## Projeto Prático 4

**Universidade do Estado do Amazonas**  
**Escola Superior de Tecnologia**  
**Professora:** Elloá B. Guedes  
**Alunos:** Juliany Raiol, Raí Soledade, Richardson Souza  
**Disciplina:** Redes Neurais Artificiais

## Aprendizado de Máquina com tarefa de classificação aplicado no dataset  de variedades de trigo

### Introdução

Três variedades de trigo (Kama, Rosa e Canadian) possuem sementes muito parecidas,
entretanto diferentes.
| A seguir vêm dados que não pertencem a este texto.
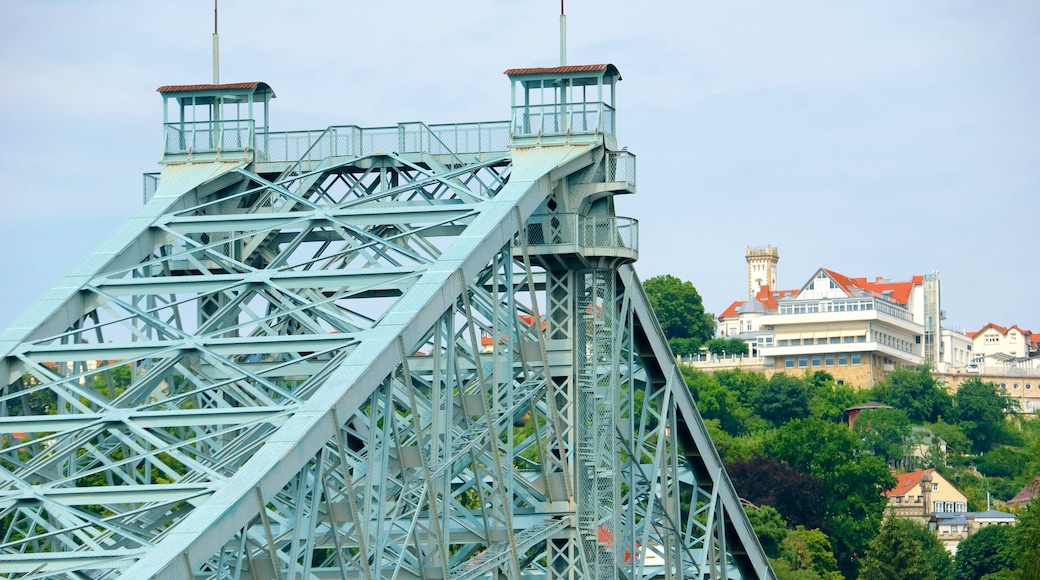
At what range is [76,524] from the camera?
3581 centimetres

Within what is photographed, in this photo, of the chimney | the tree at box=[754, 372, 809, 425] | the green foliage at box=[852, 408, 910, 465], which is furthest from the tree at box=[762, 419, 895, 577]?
the tree at box=[754, 372, 809, 425]

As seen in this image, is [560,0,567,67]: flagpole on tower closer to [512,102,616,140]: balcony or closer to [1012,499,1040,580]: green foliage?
[512,102,616,140]: balcony

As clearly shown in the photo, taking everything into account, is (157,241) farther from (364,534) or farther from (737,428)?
(737,428)

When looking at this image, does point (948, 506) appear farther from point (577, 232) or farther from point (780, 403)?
point (577, 232)

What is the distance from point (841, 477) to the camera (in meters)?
143

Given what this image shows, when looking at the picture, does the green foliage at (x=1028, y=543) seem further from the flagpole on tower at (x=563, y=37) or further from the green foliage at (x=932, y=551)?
the flagpole on tower at (x=563, y=37)

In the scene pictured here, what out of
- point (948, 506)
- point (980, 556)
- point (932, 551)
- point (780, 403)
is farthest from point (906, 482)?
point (980, 556)

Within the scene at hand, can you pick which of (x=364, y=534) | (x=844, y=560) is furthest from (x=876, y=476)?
(x=364, y=534)

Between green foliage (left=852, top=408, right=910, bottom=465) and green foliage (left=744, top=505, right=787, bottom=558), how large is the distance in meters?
55.7

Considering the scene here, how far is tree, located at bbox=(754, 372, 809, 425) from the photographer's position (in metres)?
195

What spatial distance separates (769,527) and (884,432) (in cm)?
6835

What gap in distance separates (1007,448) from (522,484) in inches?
6188

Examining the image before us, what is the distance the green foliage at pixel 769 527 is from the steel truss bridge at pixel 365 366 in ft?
231

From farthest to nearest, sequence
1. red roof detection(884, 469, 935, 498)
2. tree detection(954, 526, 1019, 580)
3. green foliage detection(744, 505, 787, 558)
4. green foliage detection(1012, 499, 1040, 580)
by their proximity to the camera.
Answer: red roof detection(884, 469, 935, 498), tree detection(954, 526, 1019, 580), green foliage detection(744, 505, 787, 558), green foliage detection(1012, 499, 1040, 580)
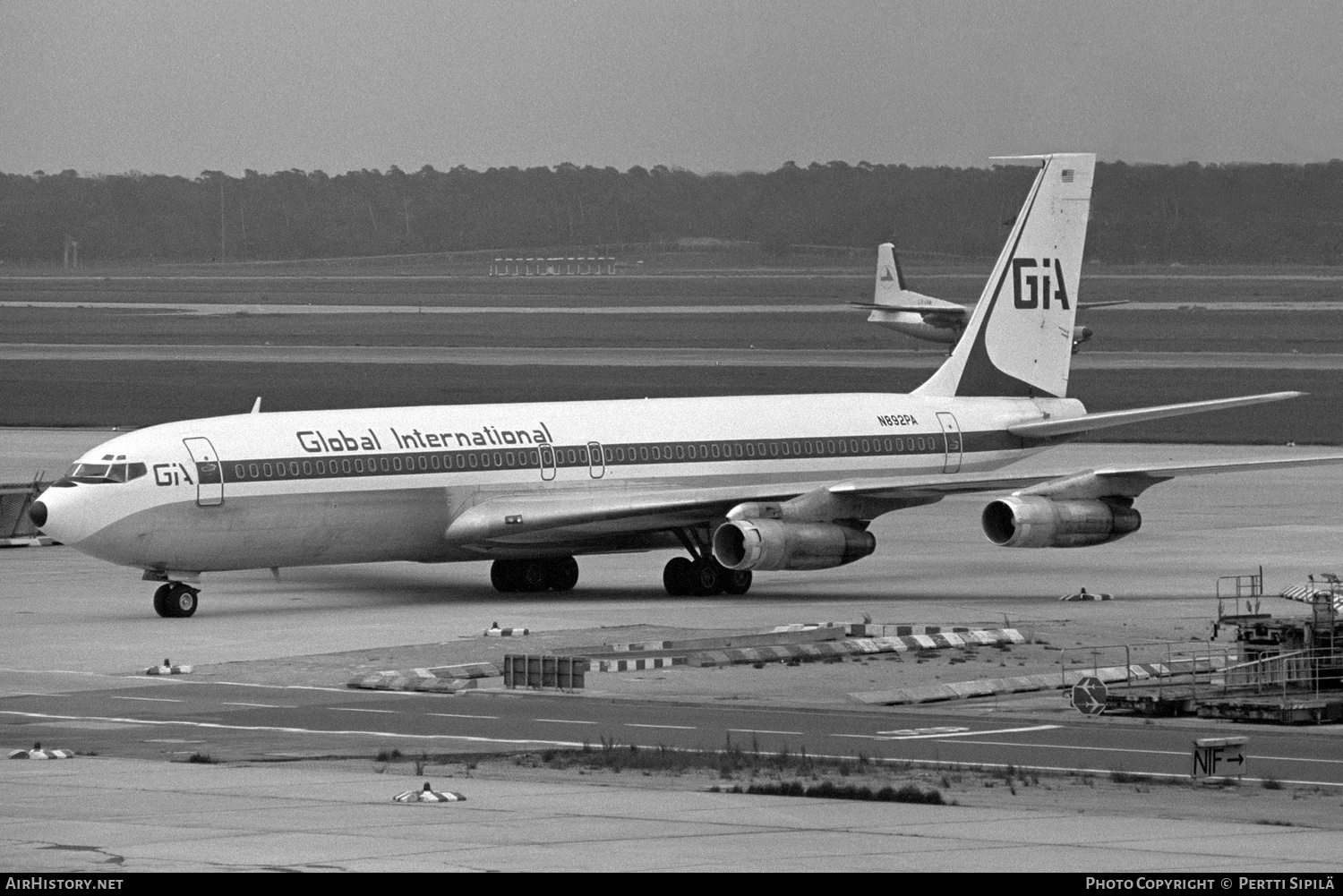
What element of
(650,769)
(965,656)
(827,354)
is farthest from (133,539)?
(827,354)

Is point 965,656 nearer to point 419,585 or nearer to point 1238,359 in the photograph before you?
point 419,585

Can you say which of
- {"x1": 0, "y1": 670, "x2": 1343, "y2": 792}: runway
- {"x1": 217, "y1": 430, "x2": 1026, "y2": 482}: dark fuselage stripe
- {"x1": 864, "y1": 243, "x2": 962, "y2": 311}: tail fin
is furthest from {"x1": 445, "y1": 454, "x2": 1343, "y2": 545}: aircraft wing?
{"x1": 864, "y1": 243, "x2": 962, "y2": 311}: tail fin

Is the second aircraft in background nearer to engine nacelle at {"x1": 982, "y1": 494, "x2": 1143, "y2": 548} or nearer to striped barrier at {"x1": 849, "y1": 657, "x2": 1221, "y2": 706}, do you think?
engine nacelle at {"x1": 982, "y1": 494, "x2": 1143, "y2": 548}

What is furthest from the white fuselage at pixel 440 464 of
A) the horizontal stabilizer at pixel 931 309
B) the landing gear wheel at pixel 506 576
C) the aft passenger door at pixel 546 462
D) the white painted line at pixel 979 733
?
the horizontal stabilizer at pixel 931 309

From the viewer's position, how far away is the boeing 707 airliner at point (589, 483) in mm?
40812

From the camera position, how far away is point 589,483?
45062 mm

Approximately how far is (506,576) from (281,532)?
562 cm

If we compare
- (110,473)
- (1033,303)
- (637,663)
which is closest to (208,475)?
(110,473)

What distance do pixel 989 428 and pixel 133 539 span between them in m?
18.8

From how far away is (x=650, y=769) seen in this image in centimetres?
2459

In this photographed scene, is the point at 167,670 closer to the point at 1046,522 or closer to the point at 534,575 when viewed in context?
the point at 534,575

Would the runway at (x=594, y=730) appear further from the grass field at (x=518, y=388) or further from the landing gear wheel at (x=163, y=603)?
the grass field at (x=518, y=388)

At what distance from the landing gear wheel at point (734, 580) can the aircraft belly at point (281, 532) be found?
5237 millimetres
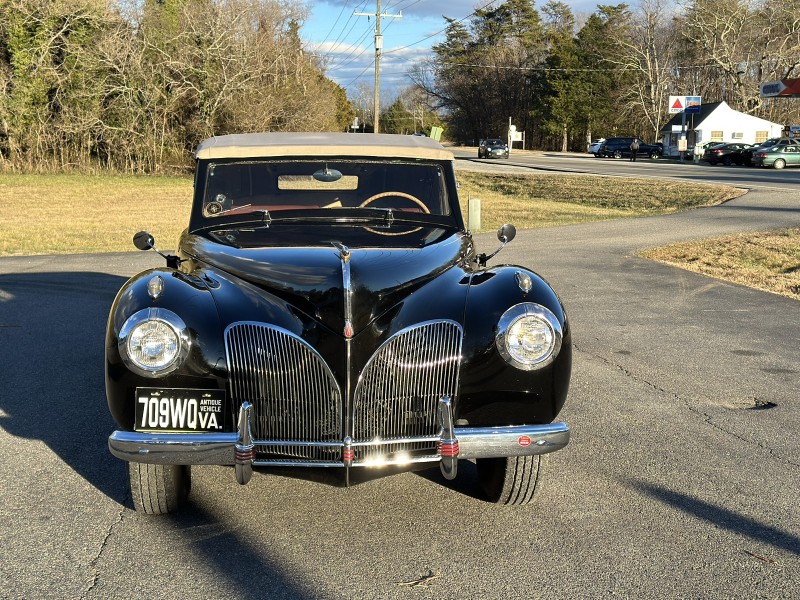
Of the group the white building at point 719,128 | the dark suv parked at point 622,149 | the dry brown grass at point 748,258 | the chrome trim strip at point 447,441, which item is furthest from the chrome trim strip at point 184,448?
the white building at point 719,128

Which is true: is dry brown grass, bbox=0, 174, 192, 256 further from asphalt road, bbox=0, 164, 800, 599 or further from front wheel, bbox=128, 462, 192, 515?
front wheel, bbox=128, 462, 192, 515

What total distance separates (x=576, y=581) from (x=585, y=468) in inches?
52.9

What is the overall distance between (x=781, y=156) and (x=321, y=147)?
41727 mm

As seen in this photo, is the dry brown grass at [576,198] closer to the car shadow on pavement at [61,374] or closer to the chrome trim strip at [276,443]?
the car shadow on pavement at [61,374]

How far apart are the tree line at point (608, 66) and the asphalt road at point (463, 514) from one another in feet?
232

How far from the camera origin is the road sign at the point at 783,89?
50.0 m

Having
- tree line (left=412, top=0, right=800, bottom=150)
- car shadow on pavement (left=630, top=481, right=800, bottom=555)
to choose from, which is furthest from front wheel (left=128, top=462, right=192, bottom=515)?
tree line (left=412, top=0, right=800, bottom=150)

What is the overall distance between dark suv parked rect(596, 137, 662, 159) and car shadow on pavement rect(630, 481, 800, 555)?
5838 cm

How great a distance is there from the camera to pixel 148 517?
12.9ft

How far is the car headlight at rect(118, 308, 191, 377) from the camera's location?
140 inches

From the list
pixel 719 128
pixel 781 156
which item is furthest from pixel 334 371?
pixel 719 128

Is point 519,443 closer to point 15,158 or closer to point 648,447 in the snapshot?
point 648,447

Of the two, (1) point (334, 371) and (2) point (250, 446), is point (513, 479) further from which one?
(2) point (250, 446)

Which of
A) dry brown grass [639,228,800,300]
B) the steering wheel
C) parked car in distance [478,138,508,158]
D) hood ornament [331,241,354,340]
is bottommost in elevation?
dry brown grass [639,228,800,300]
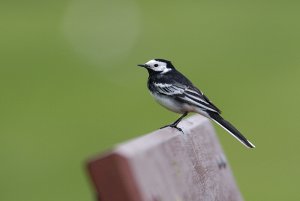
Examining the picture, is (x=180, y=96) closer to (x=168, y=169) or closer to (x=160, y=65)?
(x=160, y=65)

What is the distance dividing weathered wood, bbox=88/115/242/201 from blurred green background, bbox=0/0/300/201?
8.70 m

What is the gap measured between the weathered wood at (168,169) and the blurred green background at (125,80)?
28.6 feet

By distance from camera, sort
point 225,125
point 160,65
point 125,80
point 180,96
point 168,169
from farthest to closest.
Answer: point 125,80, point 160,65, point 180,96, point 225,125, point 168,169

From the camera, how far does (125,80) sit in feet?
73.9

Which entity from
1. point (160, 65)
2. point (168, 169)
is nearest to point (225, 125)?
point (160, 65)

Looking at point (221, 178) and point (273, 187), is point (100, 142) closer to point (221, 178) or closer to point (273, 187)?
point (273, 187)

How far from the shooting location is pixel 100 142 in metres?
17.1

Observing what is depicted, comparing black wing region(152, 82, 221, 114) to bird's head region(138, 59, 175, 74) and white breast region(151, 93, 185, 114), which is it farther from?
bird's head region(138, 59, 175, 74)

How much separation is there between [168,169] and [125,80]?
18588 mm

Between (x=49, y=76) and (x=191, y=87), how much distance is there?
15.6m

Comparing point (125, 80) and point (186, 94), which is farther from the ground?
Result: point (125, 80)

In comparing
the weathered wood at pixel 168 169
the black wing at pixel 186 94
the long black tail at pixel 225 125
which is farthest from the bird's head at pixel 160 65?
the weathered wood at pixel 168 169

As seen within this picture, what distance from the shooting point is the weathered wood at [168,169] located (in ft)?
10.9

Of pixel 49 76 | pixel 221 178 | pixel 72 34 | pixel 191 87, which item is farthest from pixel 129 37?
pixel 221 178
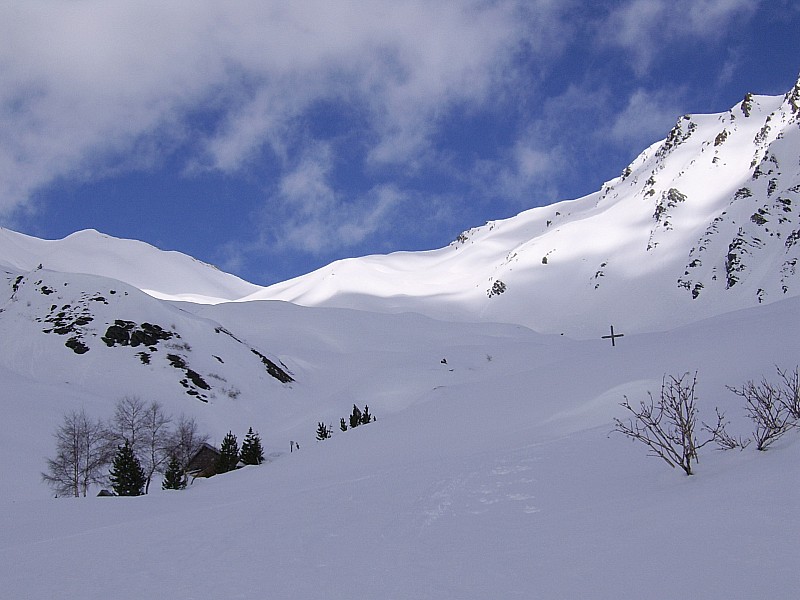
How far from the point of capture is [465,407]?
19.4 meters

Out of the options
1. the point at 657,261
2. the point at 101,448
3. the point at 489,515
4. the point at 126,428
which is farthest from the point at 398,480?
the point at 657,261

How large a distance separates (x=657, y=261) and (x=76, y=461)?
5092 inches

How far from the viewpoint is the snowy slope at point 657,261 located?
370ft

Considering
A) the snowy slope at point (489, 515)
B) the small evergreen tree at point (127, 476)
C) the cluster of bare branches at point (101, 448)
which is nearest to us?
the snowy slope at point (489, 515)

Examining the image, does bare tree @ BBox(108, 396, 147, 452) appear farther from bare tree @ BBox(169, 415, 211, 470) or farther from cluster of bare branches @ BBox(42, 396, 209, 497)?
bare tree @ BBox(169, 415, 211, 470)

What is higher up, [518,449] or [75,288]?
[75,288]

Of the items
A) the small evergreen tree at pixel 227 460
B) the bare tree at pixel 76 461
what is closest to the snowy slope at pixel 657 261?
the small evergreen tree at pixel 227 460

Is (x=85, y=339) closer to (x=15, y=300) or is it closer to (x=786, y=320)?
(x=15, y=300)

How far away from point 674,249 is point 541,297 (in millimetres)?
31892

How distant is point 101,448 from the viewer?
1294 inches

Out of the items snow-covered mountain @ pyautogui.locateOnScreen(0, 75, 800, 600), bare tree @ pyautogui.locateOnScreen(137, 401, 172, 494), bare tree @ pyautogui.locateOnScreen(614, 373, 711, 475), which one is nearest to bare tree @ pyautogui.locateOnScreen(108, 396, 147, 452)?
bare tree @ pyautogui.locateOnScreen(137, 401, 172, 494)

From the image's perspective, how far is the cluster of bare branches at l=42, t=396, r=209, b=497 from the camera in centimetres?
2988

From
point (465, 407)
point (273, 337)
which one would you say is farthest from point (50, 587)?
point (273, 337)

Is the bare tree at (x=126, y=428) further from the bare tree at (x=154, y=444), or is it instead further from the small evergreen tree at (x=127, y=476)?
the small evergreen tree at (x=127, y=476)
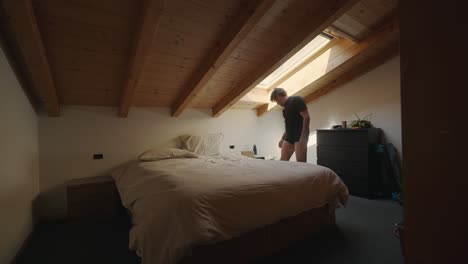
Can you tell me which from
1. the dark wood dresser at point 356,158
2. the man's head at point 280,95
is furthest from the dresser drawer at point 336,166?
the man's head at point 280,95

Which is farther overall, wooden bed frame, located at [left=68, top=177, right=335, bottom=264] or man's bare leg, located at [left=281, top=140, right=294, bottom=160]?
man's bare leg, located at [left=281, top=140, right=294, bottom=160]

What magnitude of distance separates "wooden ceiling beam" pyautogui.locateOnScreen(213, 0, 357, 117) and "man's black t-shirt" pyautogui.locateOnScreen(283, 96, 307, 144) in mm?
736

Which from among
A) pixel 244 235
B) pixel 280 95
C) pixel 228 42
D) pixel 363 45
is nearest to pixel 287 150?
pixel 280 95

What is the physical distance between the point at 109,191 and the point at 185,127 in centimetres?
152

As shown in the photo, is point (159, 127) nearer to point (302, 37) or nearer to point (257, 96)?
point (257, 96)

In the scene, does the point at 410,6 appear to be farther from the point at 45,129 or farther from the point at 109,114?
the point at 45,129

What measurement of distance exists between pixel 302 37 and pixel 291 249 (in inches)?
82.1

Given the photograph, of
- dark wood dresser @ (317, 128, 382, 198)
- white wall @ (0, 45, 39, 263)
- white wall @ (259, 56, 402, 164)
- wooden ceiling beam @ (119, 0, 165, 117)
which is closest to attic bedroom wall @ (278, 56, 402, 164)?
white wall @ (259, 56, 402, 164)

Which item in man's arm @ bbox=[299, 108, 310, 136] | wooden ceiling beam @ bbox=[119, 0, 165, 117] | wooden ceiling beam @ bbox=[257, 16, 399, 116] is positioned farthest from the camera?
man's arm @ bbox=[299, 108, 310, 136]

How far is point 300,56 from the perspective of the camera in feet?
11.4

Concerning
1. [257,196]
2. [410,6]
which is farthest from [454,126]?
[257,196]

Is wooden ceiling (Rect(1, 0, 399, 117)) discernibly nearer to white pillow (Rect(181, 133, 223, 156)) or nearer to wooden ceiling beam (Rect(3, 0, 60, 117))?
wooden ceiling beam (Rect(3, 0, 60, 117))

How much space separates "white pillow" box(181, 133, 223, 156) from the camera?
3.37 m

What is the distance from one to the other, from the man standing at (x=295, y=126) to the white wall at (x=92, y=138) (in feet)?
4.86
Um grupo de pesquisadores poloneses coletou 70 amostras de cada
tipo e, usando uma técnica particular de raio-X, coletou medidas geométricas destas
sementes, a citar: área, perímetro, compactude, comprimento, largura, coeficiente de
assimetria e comprimento do sulco da semente.


In [2]:
# Módulos utilizados no projeto

import pandas as pd
import numpy as np
import random
from sklearn.metrics import accuracy_score
from sklearn.metrics import confusion_matrix
from sklearn.neural_network import MLPClassifier
from sklearn.model_selection import GridSearchCV
from sklearn.model_selection import train_test_split
import seaborn as sns
import matplotlib.pyplot as plt
% matplotlib inline
sns.set()
import warnings
warnings.filterwarnings('ignore')

Leitura do dataset

In [3]:
names = ["Area", "Perimeter", "Compactness", "Length", "Width", "Asymmetry", "Groove", "Seed"]

df = pd.read_csv('../../data/seeds_dataset.txt', delim_whitespace=True, names = names)

### Treinamento

X = atributos preditores, y = atributo alvo

In [4]:
X = df.drop('Seed', axis=1)
y = df['Seed']

Definição dos parâmetros de taxa de aprendizado, neurônios na camada de entrada e saída, funções de ativação e o alfa da regra da pirâmide geométrica utilizada para calcular a quantidade de neurônios nas camadas ocultas

In [14]:
rate  = [0.01, 0.05]
alpha = [0.5, 2, 3]

neuron_out = 2
neuron_ini = 7
activation_functions = ['identity', 'logistic', 'tanh', 'relu']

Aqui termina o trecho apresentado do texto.